__PROMPT__:
Reproduce the data exactly and drop any pictures it holds.

* * * *

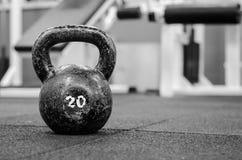 Caldera vieja y oxidada Bell en el piso del gimnasio en blanco y negro Foto de archivo
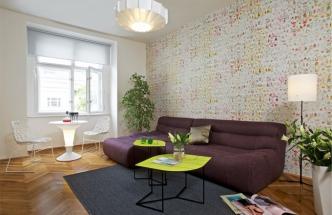 Stěnu zdobí tapeta s impresionistickým motivem od Elitis, závěsné svítidlo je z dílny značky Normann Copenhagen, stolek se svíticí podnoží od Infinity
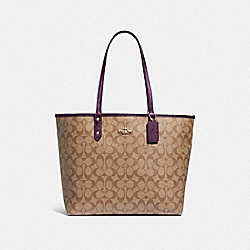 REVERSIBLE CITY TOTE IN SIGNATURE CANVAS - KHAKI/METALLIC RASPBERRY/LIGHT GOLD - COACH F39518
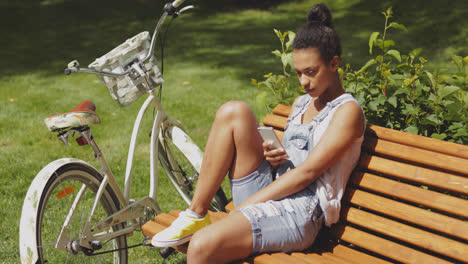Youngster-with-smartphone-and-bicycle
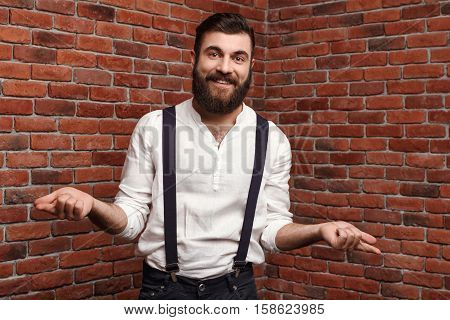 Young handsome man in suit with suspenders smiling gesturing over brick background. Copy space.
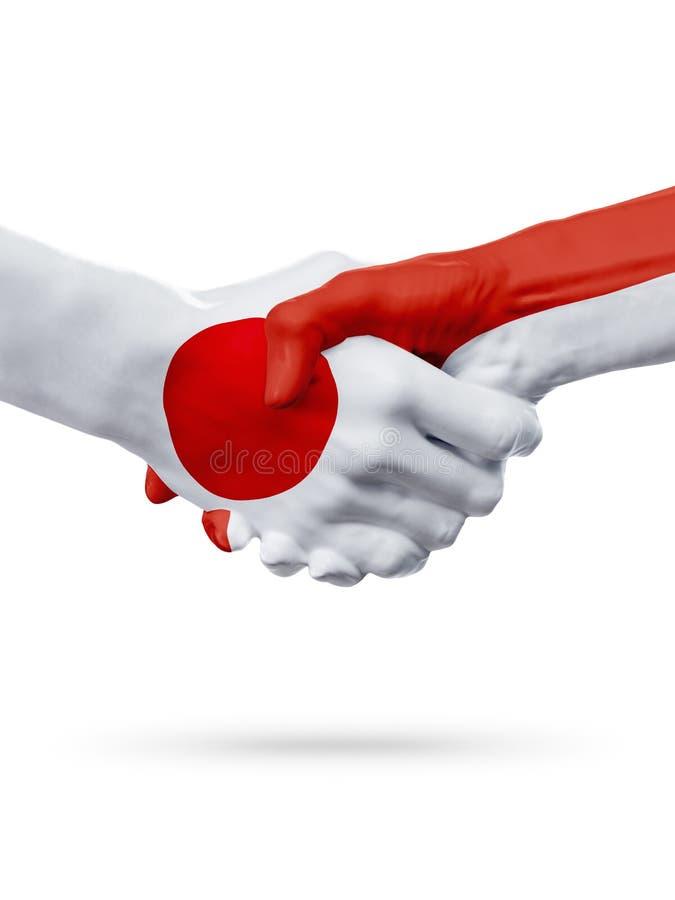 Flags Japan, Monaco countries, partnership friendship handshake concept. stock images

* * * *

__SOLUTION TO THIS PROBLEM__:
 Caldera vieja y oxidada Bell en el piso del gimnasio en blanco y negro Foto de archivo
 Stěnu zdobí tapeta s impresionistickým motivem od Elitis, závěsné svítidlo je z dílny značky Normann Copenhagen, stolek se svíticí podnoží od Infinity
 REVERSIBLE CITY TOTE IN SIGNATURE CANVAS - KHAKI/METALLIC RASPBERRY/LIGHT GOLD - COACH F39518
Youngster-with-smartphone-and-bicycle
 Young handsome man in suit with suspenders smiling gesturing over brick background. Copy space.
 Flags Japan, Monaco countries, partnership friendship handshake concept. stock images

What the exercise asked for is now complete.